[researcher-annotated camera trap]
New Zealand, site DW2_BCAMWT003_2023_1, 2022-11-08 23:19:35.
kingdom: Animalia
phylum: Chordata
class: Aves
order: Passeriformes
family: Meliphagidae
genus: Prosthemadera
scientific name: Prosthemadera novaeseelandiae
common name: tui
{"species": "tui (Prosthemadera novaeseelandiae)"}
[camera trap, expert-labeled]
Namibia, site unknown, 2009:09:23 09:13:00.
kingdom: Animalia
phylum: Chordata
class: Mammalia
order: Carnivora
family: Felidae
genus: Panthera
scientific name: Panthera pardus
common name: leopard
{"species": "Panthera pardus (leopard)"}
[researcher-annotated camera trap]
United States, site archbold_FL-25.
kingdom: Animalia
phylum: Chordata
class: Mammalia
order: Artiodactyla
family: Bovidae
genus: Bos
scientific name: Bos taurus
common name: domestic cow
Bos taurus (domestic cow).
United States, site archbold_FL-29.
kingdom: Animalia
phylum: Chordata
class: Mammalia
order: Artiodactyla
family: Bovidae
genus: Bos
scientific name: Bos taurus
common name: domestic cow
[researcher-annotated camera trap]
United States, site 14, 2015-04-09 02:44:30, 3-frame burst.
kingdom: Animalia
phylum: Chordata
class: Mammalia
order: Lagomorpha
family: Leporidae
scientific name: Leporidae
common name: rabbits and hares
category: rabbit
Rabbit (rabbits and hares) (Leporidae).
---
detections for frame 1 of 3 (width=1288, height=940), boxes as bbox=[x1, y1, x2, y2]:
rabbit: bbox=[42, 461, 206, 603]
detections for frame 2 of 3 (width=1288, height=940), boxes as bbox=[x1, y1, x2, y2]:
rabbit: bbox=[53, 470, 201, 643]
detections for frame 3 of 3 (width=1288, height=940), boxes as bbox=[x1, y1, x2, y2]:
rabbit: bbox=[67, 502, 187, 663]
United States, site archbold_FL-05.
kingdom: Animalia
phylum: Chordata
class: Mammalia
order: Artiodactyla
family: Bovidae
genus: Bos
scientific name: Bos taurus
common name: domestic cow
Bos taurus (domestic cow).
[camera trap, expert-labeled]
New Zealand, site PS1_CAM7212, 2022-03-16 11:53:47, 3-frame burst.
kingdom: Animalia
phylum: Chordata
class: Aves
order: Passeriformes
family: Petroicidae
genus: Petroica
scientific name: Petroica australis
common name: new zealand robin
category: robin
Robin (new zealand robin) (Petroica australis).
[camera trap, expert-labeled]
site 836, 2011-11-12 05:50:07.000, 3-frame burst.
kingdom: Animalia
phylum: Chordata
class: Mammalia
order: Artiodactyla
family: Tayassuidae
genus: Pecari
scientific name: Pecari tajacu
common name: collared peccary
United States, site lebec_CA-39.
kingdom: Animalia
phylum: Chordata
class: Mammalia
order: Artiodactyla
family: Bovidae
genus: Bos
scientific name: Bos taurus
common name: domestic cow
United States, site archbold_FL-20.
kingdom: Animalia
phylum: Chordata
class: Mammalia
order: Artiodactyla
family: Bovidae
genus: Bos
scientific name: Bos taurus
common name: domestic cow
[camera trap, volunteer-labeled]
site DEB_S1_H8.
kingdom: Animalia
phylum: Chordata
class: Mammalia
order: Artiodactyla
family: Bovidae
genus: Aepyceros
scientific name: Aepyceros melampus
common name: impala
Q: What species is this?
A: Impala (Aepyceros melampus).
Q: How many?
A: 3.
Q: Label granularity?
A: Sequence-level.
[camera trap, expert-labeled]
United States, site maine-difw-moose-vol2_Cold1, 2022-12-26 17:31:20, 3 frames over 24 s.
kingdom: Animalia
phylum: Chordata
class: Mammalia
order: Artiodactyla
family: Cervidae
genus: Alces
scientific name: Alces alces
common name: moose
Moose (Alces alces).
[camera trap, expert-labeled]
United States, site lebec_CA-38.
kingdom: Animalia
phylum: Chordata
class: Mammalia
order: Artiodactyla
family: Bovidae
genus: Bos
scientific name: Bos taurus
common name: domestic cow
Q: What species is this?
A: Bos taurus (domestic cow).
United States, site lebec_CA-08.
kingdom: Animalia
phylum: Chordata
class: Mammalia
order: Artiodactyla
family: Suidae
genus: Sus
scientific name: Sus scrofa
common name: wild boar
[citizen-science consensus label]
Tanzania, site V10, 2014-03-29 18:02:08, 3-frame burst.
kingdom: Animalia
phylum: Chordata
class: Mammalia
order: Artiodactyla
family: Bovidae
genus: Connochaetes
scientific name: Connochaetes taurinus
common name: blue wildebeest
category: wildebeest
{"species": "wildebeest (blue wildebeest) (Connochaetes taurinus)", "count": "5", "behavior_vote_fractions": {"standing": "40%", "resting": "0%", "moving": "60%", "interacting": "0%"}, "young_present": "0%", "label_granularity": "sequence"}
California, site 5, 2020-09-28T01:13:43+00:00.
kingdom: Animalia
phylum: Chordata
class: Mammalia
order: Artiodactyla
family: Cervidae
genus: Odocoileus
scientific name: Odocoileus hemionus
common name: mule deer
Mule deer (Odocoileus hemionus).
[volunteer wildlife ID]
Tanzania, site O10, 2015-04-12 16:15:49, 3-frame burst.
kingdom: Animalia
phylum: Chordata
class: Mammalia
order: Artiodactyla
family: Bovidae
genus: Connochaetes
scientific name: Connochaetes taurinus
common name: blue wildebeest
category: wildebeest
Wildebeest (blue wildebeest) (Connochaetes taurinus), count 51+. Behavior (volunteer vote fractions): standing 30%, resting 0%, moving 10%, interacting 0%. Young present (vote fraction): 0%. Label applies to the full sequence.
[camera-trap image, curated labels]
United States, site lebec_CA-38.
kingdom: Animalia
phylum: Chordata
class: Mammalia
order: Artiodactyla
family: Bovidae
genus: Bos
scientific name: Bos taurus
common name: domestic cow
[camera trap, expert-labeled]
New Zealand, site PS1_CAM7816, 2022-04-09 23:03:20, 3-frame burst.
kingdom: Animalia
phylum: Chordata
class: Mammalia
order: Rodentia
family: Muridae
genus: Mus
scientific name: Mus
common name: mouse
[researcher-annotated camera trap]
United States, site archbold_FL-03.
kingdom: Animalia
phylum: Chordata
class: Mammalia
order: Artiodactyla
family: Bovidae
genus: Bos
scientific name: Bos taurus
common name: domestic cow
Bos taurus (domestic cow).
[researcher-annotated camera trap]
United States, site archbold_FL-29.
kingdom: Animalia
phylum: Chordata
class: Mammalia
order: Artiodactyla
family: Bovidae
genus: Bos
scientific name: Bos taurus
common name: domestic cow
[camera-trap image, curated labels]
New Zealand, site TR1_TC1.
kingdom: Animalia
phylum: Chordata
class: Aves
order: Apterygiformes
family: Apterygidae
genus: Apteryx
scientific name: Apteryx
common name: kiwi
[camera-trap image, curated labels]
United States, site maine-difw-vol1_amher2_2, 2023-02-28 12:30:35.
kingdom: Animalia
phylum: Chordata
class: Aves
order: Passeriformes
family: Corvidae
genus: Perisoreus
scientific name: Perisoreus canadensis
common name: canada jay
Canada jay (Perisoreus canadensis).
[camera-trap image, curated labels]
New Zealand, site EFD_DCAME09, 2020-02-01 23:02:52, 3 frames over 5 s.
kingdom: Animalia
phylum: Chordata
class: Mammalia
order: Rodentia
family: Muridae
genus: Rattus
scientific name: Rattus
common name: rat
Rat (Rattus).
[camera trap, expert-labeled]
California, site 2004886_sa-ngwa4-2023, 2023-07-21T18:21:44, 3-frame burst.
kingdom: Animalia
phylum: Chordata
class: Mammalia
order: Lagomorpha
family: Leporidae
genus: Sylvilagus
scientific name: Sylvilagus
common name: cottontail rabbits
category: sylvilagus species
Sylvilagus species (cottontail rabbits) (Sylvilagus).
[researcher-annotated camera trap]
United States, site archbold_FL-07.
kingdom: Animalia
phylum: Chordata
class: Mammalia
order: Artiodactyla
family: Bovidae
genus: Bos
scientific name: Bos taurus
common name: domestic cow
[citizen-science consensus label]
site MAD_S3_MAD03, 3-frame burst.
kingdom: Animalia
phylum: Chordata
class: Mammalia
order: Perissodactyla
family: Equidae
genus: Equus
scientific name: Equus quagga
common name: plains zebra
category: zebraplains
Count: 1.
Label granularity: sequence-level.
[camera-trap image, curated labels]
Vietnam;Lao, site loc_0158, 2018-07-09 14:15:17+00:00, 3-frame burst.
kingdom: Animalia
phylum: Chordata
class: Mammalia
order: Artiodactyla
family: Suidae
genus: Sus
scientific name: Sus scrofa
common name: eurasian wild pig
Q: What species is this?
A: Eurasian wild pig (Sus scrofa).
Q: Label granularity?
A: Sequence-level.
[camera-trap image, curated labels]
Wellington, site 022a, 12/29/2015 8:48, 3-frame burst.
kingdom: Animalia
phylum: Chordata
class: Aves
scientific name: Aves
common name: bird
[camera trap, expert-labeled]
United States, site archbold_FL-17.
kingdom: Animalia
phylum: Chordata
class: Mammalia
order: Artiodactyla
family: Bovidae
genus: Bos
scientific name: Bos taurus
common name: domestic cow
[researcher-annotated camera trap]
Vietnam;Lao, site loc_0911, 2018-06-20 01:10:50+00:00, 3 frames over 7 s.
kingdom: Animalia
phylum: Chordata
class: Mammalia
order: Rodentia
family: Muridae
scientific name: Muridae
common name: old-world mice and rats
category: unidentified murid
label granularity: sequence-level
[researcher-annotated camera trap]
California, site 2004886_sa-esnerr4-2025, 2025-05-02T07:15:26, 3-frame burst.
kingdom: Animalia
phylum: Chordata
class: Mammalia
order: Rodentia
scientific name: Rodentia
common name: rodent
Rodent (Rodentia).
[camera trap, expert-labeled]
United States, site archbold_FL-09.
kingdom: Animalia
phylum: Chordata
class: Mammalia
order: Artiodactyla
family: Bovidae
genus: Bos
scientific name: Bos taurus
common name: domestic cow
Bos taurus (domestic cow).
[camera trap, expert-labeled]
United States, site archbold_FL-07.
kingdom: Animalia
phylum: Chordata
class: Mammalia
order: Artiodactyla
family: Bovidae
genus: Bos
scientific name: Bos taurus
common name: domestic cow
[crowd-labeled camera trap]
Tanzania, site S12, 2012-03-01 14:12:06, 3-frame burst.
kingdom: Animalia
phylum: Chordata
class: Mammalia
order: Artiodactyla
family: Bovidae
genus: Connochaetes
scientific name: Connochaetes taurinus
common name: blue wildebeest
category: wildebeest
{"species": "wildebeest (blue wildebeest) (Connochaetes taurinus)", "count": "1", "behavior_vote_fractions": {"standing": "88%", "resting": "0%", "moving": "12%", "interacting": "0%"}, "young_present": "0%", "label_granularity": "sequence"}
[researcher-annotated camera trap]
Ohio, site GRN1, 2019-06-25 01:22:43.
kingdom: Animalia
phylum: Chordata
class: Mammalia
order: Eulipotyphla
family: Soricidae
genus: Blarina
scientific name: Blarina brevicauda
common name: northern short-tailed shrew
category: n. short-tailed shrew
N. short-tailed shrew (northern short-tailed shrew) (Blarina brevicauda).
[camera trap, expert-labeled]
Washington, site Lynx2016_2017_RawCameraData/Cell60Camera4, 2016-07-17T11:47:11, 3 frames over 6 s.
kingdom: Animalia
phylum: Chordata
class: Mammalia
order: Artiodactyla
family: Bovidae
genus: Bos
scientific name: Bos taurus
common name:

▶ _WHAT THE EXERCISE ASKS_: Write out a verbatim copy of the data, beginning with its first line and ending with the line that contains "common name: rabbits and hares".

▶ _WRITTEN RESPONSE_:
[researcher-annotated camera trap]
New Zealand, site DW2_BCAMWT003_2023_1, 2022-11-08 23:19:35.
kingdom: Animalia
phylum: Chordata
class: Aves
order: Passeriformes
family: Meliphagidae
genus: Prosthemadera
scientific name: Prosthemadera novaeseelandiae
common name: tui
{"species": "tui (Prosthemadera novaeseelandiae)"}
[camera trap, expert-labeled]
Namibia, site unknown, 2009:09:23 09:13:00.
kingdom: Animalia
phylum: Chordata
class: Mammalia
order: Carnivora
family: Felidae
genus: Panthera
scientific name: Panthera pardus
common name: leopard
{"species": "Panthera pardus (leopard)"}
[researcher-annotated camera trap]
United States, site archbold_FL-25.
kingdom: Animalia
phylum: Chordata
class: Mammalia
order: Artiodactyla
family: Bovidae
genus: Bos
scientific name: Bos taurus
common name: domestic cow
Bos taurus (domestic cow).
United States, site archbold_FL-29.
kingdom: Animalia
phylum: Chordata
class: Mammalia
order: Artiodactyla
family: Bovidae
genus: Bos
scientific name: Bos taurus
common name: domestic cow
[researcher-annotated camera trap]
United States, site 14, 2015-04-09 02:44:30, 3-frame burst.
kingdom: Animalia
phylum: Chordata
class: Mammalia
order: Lagomorpha
family: Leporidae
scientific name: Leporidae
common name: rabbits and hares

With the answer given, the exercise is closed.